Videos integriert Acrobat 9 standardmäßig im Flash-Format.
Videos integriert Acrobat 9 standardmäßig im Flash-Format.

Die Produktfamilie Acrobat 9 besteht aus den Varianten "Standard", "Pro" und (neu!) "Pro Extended". Letztere enthält die neue Software "Adobe Presenter", mit der sich Präsentationen aus Microsofts Office-Präsentationsprogramm "PowerPoint" in multimediale PDF-Dateien umwandeln lassen.

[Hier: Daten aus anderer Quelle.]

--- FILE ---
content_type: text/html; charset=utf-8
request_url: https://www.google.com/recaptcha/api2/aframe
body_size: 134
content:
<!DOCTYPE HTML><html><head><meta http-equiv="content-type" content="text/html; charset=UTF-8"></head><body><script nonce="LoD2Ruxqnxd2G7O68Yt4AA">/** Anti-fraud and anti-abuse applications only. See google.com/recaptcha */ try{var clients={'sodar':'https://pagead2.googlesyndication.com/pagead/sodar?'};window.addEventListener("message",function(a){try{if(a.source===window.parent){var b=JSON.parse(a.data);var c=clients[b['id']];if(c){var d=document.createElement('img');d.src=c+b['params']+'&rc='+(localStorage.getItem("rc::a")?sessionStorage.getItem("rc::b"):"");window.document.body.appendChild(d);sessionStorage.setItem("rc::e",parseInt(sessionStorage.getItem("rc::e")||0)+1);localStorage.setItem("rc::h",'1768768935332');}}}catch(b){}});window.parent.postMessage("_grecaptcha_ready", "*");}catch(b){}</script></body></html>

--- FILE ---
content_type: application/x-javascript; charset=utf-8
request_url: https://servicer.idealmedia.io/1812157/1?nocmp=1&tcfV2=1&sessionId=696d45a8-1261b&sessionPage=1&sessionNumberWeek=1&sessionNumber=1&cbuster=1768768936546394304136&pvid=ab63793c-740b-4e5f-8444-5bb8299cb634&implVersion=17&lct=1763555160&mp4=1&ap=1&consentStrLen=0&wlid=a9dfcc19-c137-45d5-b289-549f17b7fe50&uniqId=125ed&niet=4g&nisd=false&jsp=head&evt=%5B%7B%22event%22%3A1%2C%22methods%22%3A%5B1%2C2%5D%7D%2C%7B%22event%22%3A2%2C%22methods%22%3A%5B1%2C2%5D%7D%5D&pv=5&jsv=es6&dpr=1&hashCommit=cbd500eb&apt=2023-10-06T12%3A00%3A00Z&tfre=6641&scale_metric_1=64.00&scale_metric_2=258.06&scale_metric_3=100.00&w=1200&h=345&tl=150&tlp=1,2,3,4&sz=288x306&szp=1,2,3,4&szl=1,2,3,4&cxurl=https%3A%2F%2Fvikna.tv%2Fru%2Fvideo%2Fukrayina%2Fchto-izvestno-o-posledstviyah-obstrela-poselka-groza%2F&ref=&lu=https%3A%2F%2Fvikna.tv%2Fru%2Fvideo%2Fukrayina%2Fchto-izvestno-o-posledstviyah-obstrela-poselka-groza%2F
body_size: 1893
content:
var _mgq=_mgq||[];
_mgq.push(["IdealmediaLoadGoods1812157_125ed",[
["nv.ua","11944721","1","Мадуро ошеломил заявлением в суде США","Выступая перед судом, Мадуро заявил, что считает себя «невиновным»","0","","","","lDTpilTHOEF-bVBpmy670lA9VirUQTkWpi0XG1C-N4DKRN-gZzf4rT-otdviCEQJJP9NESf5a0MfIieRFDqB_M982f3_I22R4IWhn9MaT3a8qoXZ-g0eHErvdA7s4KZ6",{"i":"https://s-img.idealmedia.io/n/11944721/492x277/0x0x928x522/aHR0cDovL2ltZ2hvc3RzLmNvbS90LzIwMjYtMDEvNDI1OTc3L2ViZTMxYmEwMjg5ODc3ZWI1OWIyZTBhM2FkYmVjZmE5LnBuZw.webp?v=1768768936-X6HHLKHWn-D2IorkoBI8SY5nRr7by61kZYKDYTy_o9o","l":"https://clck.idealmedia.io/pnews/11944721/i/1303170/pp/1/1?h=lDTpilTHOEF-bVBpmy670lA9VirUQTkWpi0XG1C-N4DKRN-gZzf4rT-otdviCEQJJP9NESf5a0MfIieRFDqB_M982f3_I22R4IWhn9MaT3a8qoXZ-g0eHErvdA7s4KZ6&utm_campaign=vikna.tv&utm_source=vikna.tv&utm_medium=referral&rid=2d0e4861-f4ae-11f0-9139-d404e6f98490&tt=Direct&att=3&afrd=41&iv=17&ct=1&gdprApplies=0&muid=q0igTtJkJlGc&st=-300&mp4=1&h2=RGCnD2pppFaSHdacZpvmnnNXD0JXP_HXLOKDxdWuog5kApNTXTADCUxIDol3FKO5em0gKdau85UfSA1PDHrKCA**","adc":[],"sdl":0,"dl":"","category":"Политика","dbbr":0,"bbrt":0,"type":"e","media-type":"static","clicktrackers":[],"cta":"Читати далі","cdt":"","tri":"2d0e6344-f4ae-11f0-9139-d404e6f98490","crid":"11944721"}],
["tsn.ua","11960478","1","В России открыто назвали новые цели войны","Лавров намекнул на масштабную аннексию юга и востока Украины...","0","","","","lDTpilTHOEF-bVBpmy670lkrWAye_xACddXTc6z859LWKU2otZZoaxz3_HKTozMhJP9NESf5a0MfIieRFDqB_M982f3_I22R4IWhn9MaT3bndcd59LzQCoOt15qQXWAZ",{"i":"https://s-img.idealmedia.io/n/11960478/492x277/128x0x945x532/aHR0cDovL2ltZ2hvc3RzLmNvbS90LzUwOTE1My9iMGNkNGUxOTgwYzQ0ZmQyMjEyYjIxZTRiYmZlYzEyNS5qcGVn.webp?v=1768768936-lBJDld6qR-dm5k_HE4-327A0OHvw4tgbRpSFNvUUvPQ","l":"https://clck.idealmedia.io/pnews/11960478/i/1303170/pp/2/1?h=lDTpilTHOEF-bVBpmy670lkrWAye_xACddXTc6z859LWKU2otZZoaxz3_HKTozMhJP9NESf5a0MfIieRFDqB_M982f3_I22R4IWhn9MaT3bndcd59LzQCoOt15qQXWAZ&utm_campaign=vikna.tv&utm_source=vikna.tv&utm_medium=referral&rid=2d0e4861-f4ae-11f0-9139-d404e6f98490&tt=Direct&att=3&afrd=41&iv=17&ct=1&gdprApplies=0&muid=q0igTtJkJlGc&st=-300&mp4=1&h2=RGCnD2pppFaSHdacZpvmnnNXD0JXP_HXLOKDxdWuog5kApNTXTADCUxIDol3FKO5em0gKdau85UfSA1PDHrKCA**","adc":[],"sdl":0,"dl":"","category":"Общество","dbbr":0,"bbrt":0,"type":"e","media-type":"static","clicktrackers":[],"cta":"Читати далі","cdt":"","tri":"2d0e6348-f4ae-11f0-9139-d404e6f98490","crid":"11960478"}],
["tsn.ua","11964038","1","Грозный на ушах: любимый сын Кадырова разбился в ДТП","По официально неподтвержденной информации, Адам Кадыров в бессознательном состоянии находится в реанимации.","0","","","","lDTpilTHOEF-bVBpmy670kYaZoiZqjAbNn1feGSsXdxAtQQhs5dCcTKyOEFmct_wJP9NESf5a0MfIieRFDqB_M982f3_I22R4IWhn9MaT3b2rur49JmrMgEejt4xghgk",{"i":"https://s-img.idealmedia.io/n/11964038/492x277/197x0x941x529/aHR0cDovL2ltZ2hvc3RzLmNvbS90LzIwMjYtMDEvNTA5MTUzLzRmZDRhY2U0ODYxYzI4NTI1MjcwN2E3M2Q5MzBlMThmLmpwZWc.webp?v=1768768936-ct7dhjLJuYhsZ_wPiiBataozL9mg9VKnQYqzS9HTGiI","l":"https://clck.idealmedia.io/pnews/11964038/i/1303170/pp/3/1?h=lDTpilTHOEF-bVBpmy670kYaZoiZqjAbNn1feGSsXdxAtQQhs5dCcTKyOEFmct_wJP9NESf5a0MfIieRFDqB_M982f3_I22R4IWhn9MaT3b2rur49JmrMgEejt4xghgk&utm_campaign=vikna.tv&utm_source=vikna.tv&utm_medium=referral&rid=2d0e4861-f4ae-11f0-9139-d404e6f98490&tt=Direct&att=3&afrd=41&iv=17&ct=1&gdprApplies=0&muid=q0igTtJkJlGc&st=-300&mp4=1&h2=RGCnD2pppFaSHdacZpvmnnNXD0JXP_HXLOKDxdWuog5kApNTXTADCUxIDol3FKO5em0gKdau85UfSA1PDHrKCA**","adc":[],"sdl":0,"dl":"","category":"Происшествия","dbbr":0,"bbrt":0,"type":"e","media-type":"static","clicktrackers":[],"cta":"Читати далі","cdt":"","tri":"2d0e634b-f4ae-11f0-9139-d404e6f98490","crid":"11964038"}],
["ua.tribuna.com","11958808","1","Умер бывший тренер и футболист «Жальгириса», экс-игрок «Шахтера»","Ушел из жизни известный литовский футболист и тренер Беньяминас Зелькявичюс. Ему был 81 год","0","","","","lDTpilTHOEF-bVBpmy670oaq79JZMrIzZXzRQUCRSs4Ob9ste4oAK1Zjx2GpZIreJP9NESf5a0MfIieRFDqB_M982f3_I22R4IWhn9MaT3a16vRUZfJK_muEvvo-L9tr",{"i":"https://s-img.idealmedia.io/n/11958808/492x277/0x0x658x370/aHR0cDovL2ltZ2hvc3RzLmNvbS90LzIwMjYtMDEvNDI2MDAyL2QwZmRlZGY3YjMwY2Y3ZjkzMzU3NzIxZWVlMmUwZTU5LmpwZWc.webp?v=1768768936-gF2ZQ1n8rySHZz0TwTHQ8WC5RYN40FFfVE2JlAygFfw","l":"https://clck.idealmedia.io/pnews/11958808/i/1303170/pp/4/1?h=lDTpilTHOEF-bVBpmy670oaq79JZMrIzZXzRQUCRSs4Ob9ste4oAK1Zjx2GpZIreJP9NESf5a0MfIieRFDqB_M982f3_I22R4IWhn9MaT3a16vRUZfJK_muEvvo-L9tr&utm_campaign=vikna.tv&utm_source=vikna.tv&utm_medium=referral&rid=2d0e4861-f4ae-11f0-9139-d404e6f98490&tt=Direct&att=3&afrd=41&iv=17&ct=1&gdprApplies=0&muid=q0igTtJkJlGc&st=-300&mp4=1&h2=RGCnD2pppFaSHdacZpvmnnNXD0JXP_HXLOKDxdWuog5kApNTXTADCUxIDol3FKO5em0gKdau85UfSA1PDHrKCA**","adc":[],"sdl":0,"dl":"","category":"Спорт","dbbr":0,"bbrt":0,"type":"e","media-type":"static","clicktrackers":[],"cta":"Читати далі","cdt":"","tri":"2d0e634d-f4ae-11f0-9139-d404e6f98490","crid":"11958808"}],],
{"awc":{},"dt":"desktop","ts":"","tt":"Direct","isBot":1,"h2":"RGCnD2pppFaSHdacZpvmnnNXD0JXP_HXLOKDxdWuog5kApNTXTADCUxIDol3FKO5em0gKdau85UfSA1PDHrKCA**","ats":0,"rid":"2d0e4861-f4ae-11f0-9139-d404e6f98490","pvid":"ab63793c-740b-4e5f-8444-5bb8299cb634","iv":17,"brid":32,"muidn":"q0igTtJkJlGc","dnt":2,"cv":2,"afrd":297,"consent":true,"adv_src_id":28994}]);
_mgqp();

Die genannten Windows-Versionen von Acrobat 9 erscheinen im Juli 2009 in deutscher, englischer, französischer und japanischer Sprache. Für Macintosh-Nutzer kommt ausschließlich das Pro-Paket auf den Markt. Vorbestellungen nimmt Adobe ab sofort entgegen. Acrobat 9 Pro wird außerdem fester Bestandteil der "Creative Suite 3" (CS3) Version 3.3.

Die Vollversionen von Acrobat 9 Standard, Pro und Pro Extended kosten 349 Euro, 559 Euro sowie 819 Euro, jeweils exklusive Mehrwertsteuer. Angesichts der US-Preise von 299 Dollar, 449 Dollar sowie 699 Dollar und des aktuellen Wechselkurses von 1,555 Dollar für einen Euro können sich Anwender hierzulande - bei allem verständliche Aufwand des Herstellers für die Lokalisierung - nur verschaukelt vorkommen. Upgrades von qualifizierten Vorversionen gibt es ab 115, 189 und 269 Euro, wiederum zuzüglich Mehrwertsteuer.